EXTRACT PROVIDED:
It seems paradoxical to devote time to a study of consuls and the consulship under Augustus in a monograph dealing with the constitution of the Roman republic. Yet such a choice is perfectly justified when we remember that Augustus’ great skill was in situating the new regime and its modus operandi within a context of historical continuity. The significant consequence of this axiom is that the consulship under Augustus can be analyzed not only for its own sake and for its many evolving aspects, but also for what it teaches us about late-republican practices, many of which Augustus revived. The continuity between the Roman republic and the regime founded by Augustus appears to be more or less pronounced depending on whether we look at the consulship from a purely formal point of view or whether we look at the consuls and the position that the princeps allotted to them. The guiding line of the following demonstration will be to stress that if the office of the consulship was never the object of legal reforms aimed at weakening its powers, the holders of this magistracy would have had no other choice but to make do with the new political environment resulting from the seizure by a single man and his family of the res publica, from Actium onward. For Augustus and the consuls, the crux of the problem lay in finding a relationship that would prevent the latter from contesting the former's superiority without infringing on the very foundations of consular power and prestige.

WORK TO DO: Write the next part of the passage on the consulship under Augustus, picking up right after its last sentence.

Image and question listing
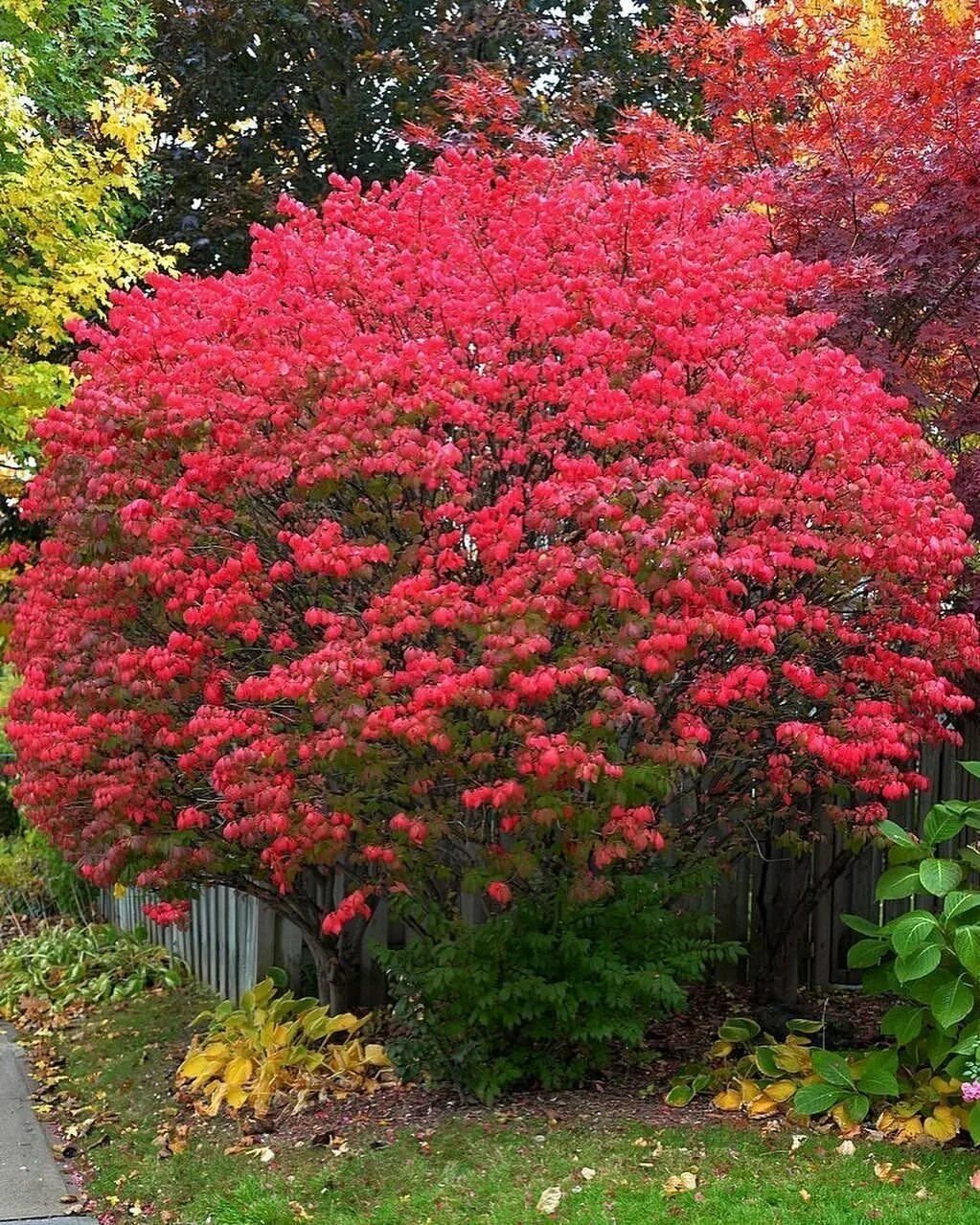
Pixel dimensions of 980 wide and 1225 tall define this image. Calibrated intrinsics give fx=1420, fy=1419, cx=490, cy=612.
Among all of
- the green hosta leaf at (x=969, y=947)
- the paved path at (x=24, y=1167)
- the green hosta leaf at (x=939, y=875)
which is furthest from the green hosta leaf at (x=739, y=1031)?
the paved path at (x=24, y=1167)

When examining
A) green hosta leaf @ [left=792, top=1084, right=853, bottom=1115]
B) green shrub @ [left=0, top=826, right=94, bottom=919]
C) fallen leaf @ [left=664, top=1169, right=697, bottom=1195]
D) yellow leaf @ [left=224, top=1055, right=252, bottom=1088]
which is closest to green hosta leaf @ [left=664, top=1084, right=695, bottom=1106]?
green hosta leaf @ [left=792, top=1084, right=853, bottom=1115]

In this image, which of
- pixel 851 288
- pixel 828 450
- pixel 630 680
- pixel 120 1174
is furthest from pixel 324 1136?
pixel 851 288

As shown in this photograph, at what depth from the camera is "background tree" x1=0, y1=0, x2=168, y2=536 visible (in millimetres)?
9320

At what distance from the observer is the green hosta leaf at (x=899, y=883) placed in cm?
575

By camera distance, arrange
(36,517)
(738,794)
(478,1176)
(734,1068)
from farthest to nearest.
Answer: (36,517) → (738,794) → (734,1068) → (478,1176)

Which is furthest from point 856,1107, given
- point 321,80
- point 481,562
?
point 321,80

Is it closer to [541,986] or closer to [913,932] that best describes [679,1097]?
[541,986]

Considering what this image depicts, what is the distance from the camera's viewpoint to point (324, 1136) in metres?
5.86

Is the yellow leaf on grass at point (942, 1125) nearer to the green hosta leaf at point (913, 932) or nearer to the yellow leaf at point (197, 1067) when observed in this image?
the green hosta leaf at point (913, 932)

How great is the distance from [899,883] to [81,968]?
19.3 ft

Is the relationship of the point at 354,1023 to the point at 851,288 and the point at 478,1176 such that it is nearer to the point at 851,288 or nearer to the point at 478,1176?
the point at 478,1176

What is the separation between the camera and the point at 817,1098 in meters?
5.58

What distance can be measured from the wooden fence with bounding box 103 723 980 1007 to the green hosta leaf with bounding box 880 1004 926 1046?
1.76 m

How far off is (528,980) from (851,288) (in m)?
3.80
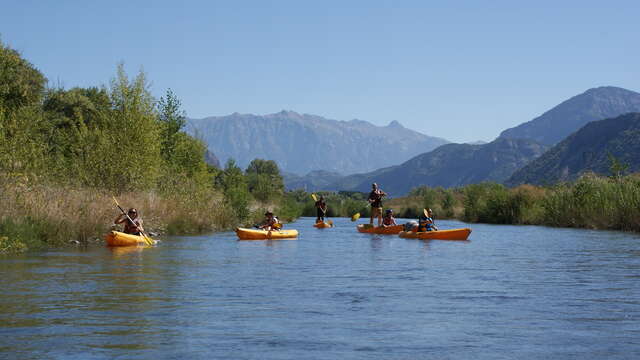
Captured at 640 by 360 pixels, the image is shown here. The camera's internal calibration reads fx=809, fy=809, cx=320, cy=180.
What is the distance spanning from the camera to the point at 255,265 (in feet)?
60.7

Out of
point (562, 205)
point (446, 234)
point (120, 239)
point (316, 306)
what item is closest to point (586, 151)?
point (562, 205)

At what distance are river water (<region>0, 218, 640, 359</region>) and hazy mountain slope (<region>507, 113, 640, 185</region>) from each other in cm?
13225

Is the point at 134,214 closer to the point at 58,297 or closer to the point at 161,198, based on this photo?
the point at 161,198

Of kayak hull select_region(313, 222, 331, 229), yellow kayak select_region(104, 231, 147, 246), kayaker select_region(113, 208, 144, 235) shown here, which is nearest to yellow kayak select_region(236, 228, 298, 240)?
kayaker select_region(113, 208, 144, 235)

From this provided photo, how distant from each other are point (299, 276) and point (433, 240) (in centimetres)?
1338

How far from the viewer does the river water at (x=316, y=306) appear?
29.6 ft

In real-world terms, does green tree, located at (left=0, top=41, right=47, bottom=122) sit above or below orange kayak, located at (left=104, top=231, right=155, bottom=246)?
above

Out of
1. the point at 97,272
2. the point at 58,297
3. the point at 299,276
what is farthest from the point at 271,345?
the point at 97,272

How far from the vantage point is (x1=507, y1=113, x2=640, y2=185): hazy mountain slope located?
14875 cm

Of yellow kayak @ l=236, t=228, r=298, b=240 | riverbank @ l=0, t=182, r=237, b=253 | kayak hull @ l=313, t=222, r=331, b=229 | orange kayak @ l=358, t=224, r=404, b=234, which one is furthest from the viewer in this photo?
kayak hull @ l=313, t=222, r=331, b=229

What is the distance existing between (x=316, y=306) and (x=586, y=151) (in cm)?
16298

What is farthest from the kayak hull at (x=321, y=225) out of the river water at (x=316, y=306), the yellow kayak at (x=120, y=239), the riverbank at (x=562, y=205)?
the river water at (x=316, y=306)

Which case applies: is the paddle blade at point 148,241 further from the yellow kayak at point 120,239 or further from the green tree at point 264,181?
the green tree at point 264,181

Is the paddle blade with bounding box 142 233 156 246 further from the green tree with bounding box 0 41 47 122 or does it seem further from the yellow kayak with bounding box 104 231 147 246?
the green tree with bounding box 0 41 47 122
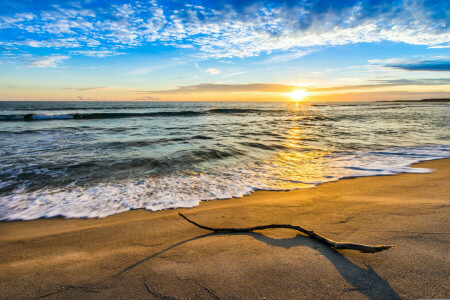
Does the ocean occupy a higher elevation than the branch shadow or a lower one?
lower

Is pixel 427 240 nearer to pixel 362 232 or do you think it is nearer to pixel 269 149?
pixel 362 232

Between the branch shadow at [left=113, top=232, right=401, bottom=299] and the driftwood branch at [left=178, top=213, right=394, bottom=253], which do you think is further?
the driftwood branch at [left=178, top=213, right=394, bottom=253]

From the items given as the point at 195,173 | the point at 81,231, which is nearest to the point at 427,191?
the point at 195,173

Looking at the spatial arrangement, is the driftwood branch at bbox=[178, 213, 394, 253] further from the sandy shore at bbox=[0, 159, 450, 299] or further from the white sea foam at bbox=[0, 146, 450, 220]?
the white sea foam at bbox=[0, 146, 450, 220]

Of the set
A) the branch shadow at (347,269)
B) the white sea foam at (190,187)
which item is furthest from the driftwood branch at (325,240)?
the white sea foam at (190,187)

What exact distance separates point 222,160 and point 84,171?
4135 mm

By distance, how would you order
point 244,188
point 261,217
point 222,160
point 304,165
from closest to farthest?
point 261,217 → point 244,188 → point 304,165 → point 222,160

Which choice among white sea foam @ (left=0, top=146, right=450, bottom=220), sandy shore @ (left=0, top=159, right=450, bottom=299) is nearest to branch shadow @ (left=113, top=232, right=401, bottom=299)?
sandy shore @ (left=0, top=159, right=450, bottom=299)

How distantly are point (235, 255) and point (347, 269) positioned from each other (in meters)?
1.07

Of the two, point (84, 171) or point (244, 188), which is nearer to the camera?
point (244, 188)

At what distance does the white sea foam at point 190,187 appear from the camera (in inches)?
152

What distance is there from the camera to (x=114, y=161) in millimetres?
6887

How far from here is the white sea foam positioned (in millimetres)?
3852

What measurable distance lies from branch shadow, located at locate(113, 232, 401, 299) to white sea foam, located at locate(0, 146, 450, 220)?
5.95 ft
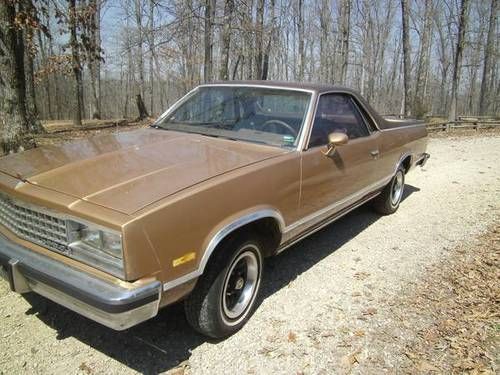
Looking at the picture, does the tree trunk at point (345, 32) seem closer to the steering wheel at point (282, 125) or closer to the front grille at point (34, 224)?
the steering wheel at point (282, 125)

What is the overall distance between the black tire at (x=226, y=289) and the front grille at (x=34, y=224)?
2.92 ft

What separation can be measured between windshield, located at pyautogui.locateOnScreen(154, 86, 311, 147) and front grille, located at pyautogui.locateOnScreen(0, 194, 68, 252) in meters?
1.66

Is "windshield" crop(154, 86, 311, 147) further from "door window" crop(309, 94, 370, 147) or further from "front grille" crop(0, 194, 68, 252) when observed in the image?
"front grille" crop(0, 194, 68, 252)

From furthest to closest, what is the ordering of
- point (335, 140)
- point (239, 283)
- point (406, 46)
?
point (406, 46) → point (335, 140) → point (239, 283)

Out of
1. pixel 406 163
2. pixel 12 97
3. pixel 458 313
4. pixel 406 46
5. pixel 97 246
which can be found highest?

IN RESPONSE:
Preliminary remarks and historiographical clarifications

The study of the consulship under Augustus has normally been dissociated from the study of the place occupied by those who held this magistracy, even though they are two complementary aspects of the same question. Purely institutional elements drew the attention of specialists at first, as of the nineteenth century. We must go back to Mommsen to find a method of analysis that can be applied to the central theme of the book and whose influence was felt throughout the twentieth century. In his Römisches Staatsrecht, he studied the consulship in volume ii, entirely devoted to the magistracies, in accordance with the spirit of a textbook viewing public law as a system and, to this end, endeavoring to provide a legal definition of the Roman res publica. The characteristic absence of any diachronic perspective distinguishes this original project from the multiple surveys dealing with the history of the institutions as they evolved, but this does not mean that Mommsen's Public Law is of no use in defining the place occupied by the consulship in the new regime. Indeed, references to the consulship under the empire are numerous in the chapter in question, reflecting the state of the sources, and several of these general remarks can be noted for their pertinence to the subject under study here.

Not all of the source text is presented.